** Exercise description **
Output everything from the start of the material down to the line containing "y=54), (x=61, y=38)" as a JSON list of strings, one string per line, with blank lines left out.

A run of records
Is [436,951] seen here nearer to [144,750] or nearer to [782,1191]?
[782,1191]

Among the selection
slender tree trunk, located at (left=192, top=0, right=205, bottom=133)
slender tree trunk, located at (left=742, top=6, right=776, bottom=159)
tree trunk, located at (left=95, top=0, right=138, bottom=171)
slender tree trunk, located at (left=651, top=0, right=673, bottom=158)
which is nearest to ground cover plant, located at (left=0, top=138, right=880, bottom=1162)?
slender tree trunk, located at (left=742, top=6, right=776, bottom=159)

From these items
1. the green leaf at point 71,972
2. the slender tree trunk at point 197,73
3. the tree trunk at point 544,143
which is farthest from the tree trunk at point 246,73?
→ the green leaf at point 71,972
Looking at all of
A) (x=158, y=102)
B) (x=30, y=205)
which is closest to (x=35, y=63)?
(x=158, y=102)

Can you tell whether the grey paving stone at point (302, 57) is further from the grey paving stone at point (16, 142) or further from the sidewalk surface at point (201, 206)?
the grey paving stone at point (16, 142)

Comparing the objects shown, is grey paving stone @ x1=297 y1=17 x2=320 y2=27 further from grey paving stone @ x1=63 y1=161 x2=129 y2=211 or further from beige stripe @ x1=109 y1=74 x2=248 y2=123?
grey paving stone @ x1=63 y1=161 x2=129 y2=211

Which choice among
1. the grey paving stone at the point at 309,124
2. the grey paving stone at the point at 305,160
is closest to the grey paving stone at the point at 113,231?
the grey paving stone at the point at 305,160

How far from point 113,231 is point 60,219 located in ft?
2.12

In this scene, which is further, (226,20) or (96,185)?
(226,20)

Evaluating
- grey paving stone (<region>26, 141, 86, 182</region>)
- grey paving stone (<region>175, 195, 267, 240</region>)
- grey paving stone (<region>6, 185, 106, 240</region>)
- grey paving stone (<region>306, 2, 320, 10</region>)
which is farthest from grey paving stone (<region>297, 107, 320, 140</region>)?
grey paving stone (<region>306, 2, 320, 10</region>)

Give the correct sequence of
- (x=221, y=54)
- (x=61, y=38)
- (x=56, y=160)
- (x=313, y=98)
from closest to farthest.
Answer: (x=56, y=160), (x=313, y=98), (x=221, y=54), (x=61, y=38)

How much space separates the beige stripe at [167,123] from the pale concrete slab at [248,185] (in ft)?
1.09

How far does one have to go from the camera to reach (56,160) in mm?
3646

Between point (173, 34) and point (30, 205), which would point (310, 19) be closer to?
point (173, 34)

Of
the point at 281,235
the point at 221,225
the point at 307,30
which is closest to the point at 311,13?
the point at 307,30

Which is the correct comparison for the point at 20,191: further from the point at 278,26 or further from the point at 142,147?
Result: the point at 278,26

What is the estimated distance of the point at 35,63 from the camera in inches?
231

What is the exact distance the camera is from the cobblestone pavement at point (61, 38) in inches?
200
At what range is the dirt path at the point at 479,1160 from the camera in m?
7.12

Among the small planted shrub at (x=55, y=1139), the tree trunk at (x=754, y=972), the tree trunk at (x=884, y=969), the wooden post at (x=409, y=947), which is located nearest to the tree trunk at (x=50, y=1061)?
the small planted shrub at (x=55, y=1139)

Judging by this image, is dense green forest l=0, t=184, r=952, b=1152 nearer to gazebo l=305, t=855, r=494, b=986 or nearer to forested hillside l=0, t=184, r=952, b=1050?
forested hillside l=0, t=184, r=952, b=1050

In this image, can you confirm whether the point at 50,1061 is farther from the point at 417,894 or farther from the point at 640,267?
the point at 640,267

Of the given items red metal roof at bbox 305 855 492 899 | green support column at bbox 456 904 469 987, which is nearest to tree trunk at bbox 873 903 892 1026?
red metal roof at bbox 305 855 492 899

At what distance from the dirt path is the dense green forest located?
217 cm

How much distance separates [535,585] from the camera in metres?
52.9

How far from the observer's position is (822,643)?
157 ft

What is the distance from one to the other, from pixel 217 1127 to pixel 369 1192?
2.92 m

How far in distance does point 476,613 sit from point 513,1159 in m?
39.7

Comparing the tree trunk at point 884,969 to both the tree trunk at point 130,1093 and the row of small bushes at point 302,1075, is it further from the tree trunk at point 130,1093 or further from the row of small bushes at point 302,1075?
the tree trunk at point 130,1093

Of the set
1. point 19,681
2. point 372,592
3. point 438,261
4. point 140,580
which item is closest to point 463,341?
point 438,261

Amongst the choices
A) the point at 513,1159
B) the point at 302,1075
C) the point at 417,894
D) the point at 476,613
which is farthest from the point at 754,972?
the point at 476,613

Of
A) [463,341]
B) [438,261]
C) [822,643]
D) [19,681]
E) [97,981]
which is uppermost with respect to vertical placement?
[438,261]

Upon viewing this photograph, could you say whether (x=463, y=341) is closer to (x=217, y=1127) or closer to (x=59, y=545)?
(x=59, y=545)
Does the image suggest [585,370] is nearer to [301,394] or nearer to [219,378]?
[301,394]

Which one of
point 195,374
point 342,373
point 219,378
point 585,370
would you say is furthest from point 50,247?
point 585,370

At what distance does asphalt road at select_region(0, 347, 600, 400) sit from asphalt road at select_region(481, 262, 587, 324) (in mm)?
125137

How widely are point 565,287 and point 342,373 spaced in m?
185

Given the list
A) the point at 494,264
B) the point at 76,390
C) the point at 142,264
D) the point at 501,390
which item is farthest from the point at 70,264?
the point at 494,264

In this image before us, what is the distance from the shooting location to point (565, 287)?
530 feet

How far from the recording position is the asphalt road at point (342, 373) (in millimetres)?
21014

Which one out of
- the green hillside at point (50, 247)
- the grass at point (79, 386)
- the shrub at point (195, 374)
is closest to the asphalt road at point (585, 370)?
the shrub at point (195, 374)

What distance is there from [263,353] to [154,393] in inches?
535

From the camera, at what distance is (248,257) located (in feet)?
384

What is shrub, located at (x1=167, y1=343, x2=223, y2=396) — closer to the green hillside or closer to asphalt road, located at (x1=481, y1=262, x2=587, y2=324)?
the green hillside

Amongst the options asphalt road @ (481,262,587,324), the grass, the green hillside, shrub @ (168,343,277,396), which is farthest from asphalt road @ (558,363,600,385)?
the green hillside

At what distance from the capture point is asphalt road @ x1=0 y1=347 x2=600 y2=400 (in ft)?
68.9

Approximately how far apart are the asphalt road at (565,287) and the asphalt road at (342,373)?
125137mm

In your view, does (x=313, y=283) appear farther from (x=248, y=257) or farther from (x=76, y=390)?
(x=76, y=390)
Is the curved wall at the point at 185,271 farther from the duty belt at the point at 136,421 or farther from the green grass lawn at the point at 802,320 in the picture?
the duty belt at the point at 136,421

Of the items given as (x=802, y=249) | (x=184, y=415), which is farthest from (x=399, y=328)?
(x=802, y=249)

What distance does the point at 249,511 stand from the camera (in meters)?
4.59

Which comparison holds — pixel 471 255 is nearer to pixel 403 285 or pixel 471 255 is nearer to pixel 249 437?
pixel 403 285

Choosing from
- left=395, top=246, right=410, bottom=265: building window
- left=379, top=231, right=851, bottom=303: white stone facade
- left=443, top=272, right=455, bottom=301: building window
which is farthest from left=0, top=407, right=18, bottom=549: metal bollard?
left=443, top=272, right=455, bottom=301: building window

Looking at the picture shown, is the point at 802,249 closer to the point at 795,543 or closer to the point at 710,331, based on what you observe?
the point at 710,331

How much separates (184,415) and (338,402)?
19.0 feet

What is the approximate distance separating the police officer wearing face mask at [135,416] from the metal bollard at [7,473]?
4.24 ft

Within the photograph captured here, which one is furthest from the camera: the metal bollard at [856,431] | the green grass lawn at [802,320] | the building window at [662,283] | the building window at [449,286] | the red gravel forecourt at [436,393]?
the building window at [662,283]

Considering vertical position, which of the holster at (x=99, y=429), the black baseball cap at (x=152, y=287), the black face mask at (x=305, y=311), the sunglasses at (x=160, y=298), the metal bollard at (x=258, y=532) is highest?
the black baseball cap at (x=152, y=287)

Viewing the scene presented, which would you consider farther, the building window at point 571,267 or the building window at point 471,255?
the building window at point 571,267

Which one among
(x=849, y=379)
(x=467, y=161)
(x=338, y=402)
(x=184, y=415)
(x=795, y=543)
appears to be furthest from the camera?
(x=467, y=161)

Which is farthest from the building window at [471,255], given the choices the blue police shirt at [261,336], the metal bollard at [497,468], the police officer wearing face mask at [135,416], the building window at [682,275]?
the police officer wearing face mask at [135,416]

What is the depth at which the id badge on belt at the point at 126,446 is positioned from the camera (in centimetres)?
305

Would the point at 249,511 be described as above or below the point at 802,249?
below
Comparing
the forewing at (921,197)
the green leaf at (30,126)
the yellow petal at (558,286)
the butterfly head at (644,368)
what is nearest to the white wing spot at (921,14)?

** Correct response **
[
  "Is [436,951] seen here nearer to [144,750] or nearer to [782,1191]?",
  "[782,1191]",
  "Among the selection",
  "slender tree trunk, located at (left=192, top=0, right=205, bottom=133)",
  "slender tree trunk, located at (left=742, top=6, right=776, bottom=159)",
  "tree trunk, located at (left=95, top=0, right=138, bottom=171)",
  "slender tree trunk, located at (left=651, top=0, right=673, bottom=158)",
  "which is nearest to ground cover plant, located at (left=0, top=138, right=880, bottom=1162)?",
  "slender tree trunk, located at (left=742, top=6, right=776, bottom=159)",
  "From these items",
  "1. the green leaf at point 71,972",
  "2. the slender tree trunk at point 197,73",
  "3. the tree trunk at point 544,143",
  "which is farthest from the tree trunk at point 246,73?",
  "→ the green leaf at point 71,972",
  "Looking at all of",
  "A) (x=158, y=102)",
  "B) (x=30, y=205)",
  "which is closest to (x=35, y=63)?",
  "(x=158, y=102)",
  "Can you tell whether the grey paving stone at point (302, 57) is further from the grey paving stone at point (16, 142) or further from the sidewalk surface at point (201, 206)?",
  "the grey paving stone at point (16, 142)",
  "Comparing the objects shown, is grey paving stone @ x1=297 y1=17 x2=320 y2=27 further from grey paving stone @ x1=63 y1=161 x2=129 y2=211 or further from beige stripe @ x1=109 y1=74 x2=248 y2=123?",
  "grey paving stone @ x1=63 y1=161 x2=129 y2=211",
  "Which choice among",
  "1. the grey paving stone at the point at 309,124",
  "2. the grey paving stone at the point at 305,160",
  "is closest to the grey paving stone at the point at 113,231?",
  "the grey paving stone at the point at 305,160",
  "How far from point 113,231 is point 60,219 located in ft?",
  "2.12",
  "In this scene, which is further, (226,20) or (96,185)?",
  "(226,20)",
  "Evaluating",
  "- grey paving stone (<region>26, 141, 86, 182</region>)",
  "- grey paving stone (<region>175, 195, 267, 240</region>)",
  "- grey paving stone (<region>6, 185, 106, 240</region>)",
  "- grey paving stone (<region>306, 2, 320, 10</region>)",
  "which is farthest from grey paving stone (<region>297, 107, 320, 140</region>)?",
  "grey paving stone (<region>306, 2, 320, 10</region>)",
  "Give the correct sequence of",
  "- (x=221, y=54)",
  "- (x=61, y=38)",
  "- (x=56, y=160)",
  "- (x=313, y=98)",
  "from closest to farthest.",
  "Answer: (x=56, y=160), (x=313, y=98), (x=221, y=54), (x=61, y=38)"
]